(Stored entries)
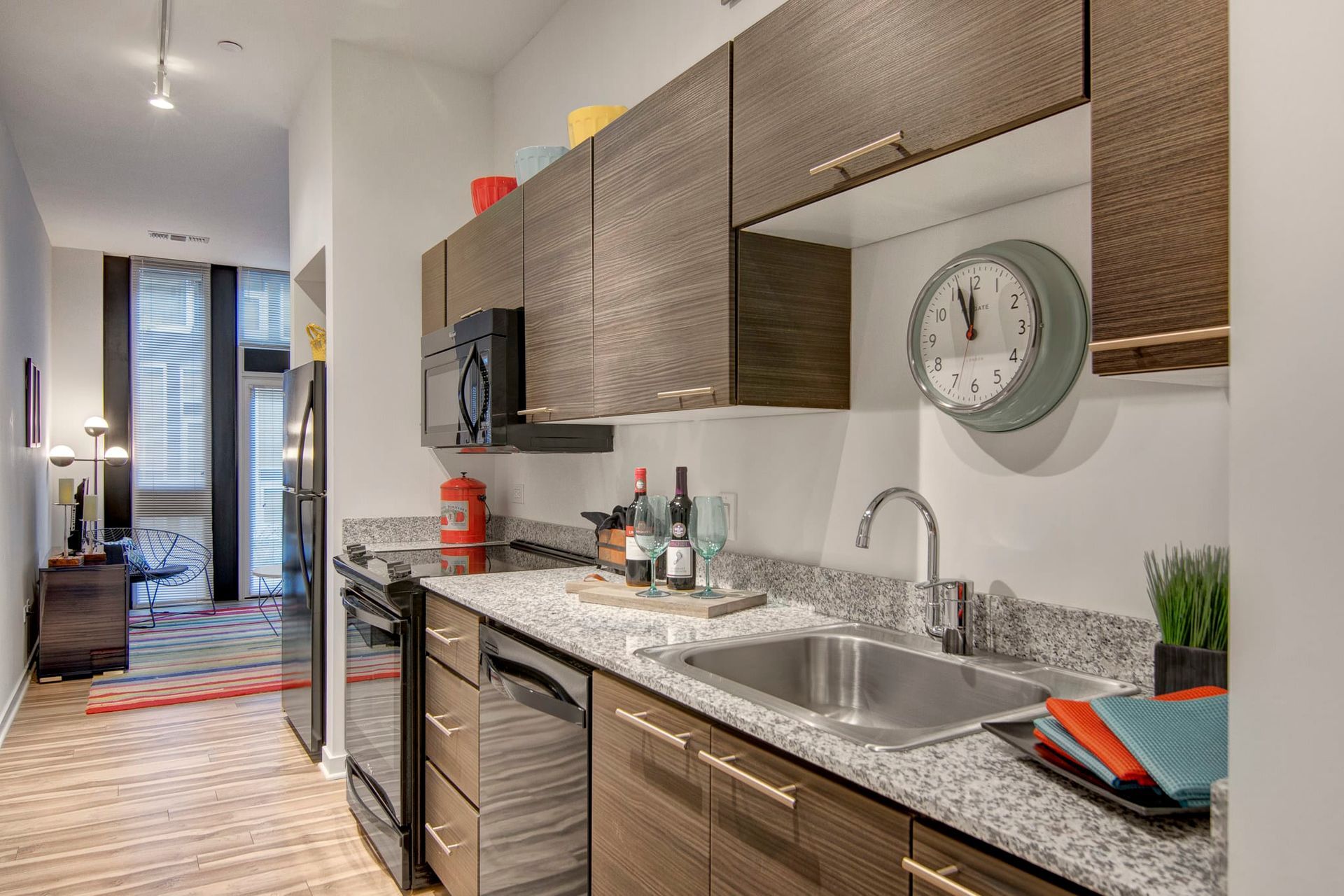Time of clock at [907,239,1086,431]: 11:56
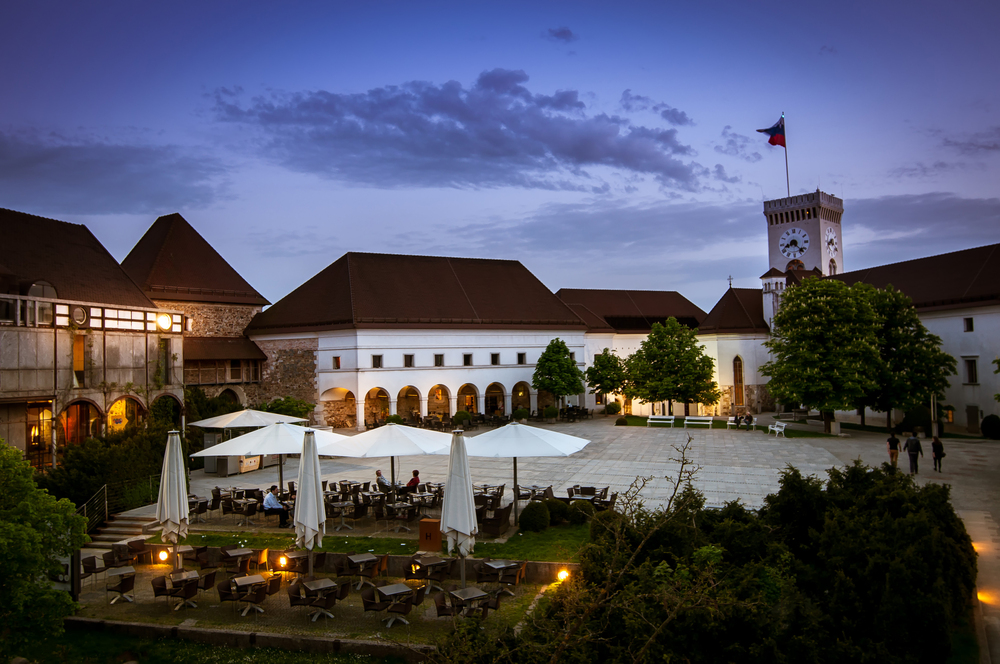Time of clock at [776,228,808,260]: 8:22
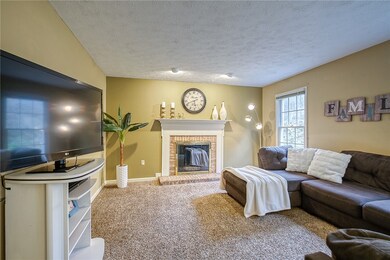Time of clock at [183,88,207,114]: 5:41
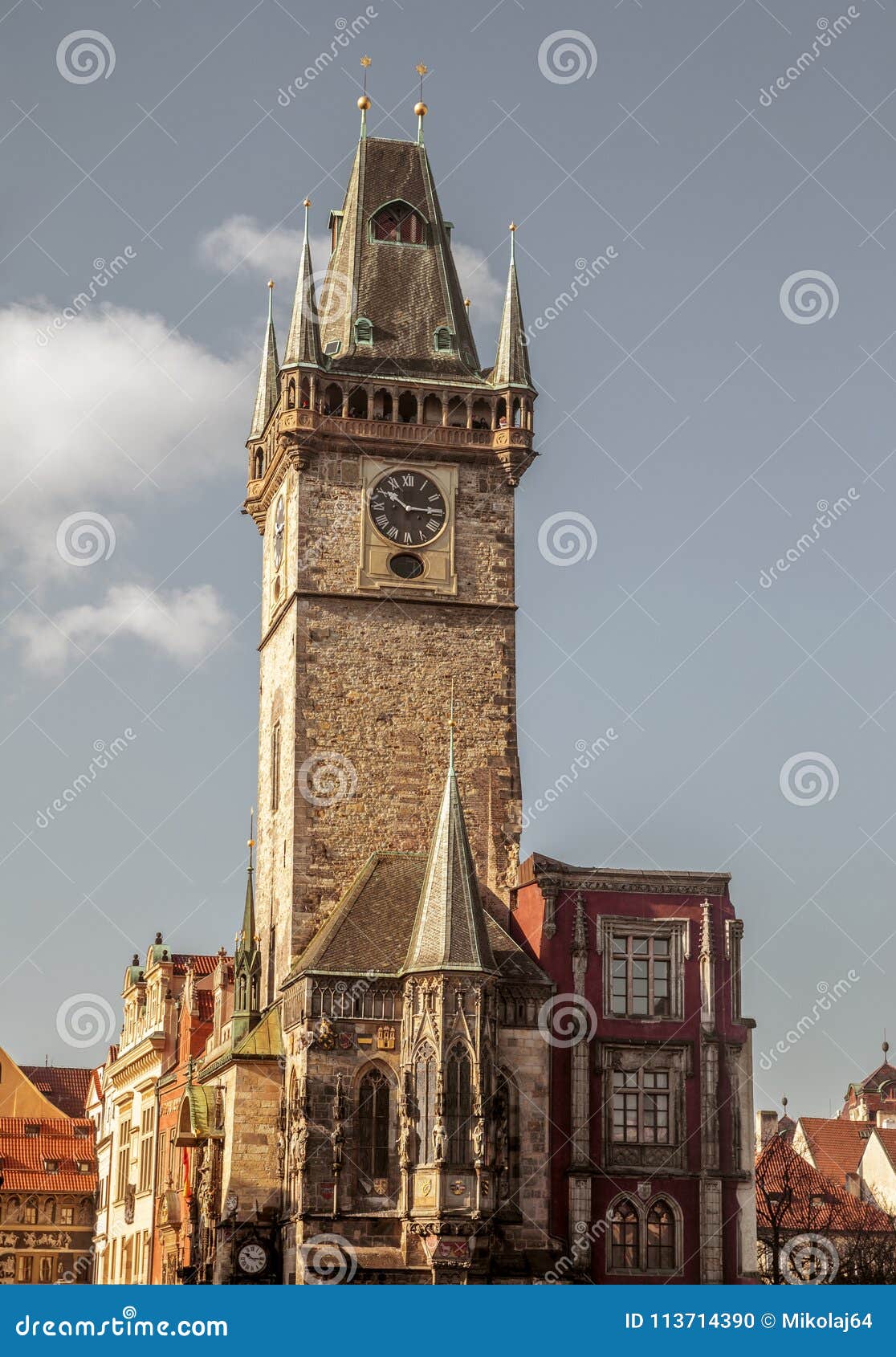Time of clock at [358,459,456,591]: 10:14
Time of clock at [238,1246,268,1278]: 10:15
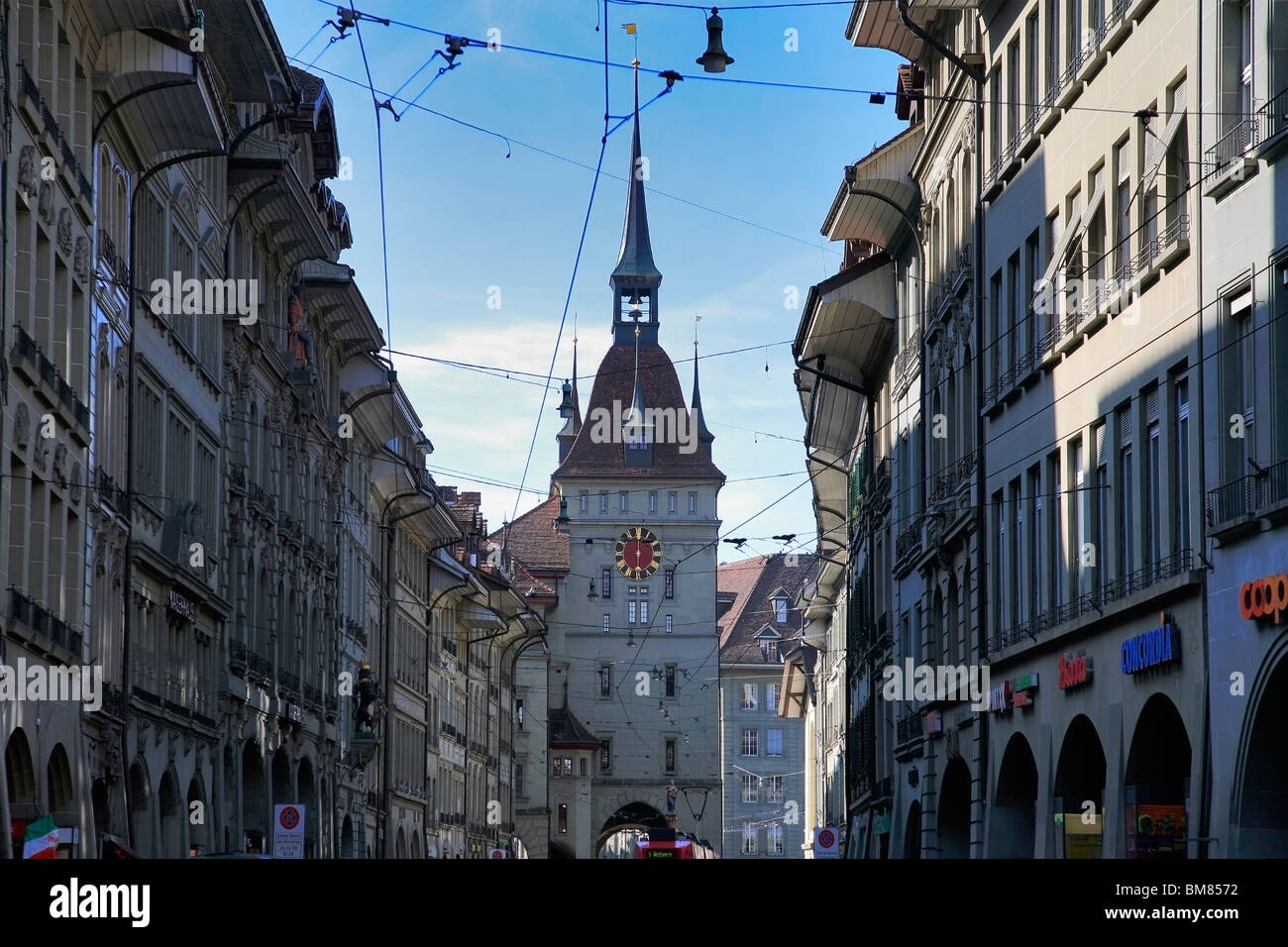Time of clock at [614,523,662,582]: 6:00
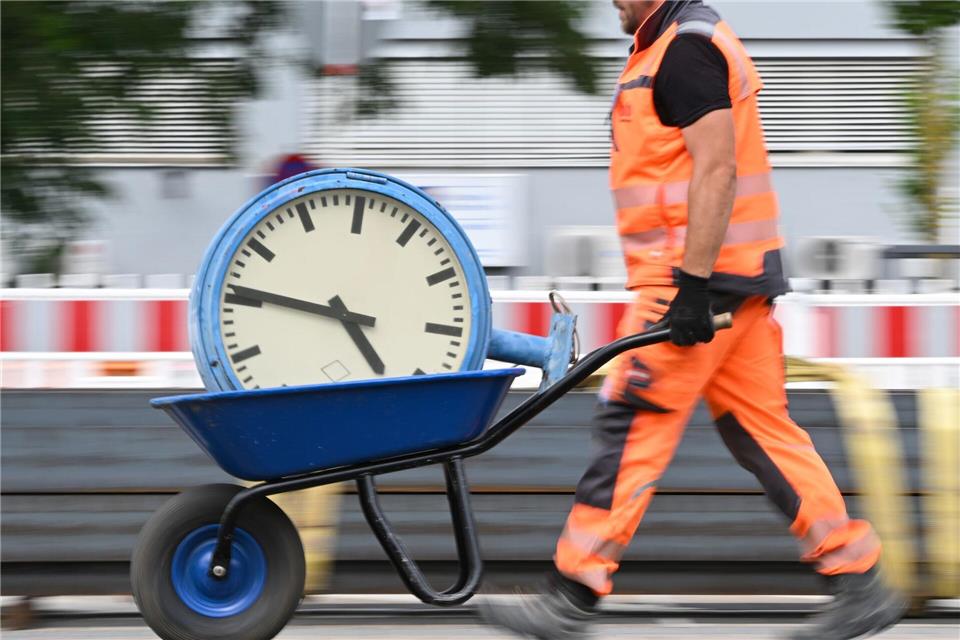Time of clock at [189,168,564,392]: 4:46
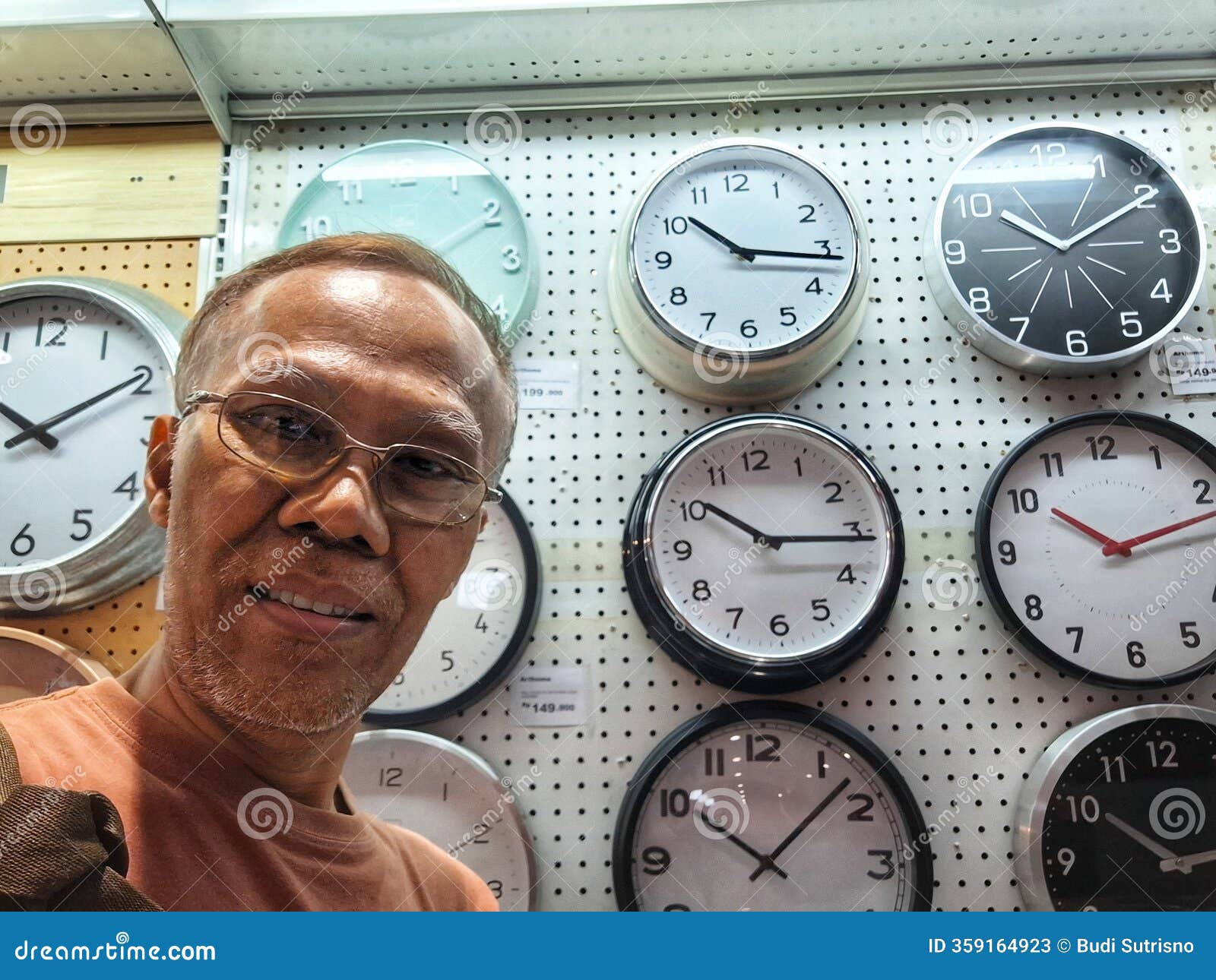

#### [CHALLENGE]
Reproduce every line of the data above verbatim, leaving out the pictures.

#### [EXPECTED ANSWER]
Time of clock at [907,239,1086,431]: 11:56
Time of clock at [776,228,808,260]: 8:22
Time of clock at [183,88,207,114]: 5:41
Time of clock at [358,459,456,591]: 10:14
Time of clock at [238,1246,268,1278]: 10:15
Time of clock at [614,523,662,582]: 6:00
Time of clock at [189,168,564,392]: 4:46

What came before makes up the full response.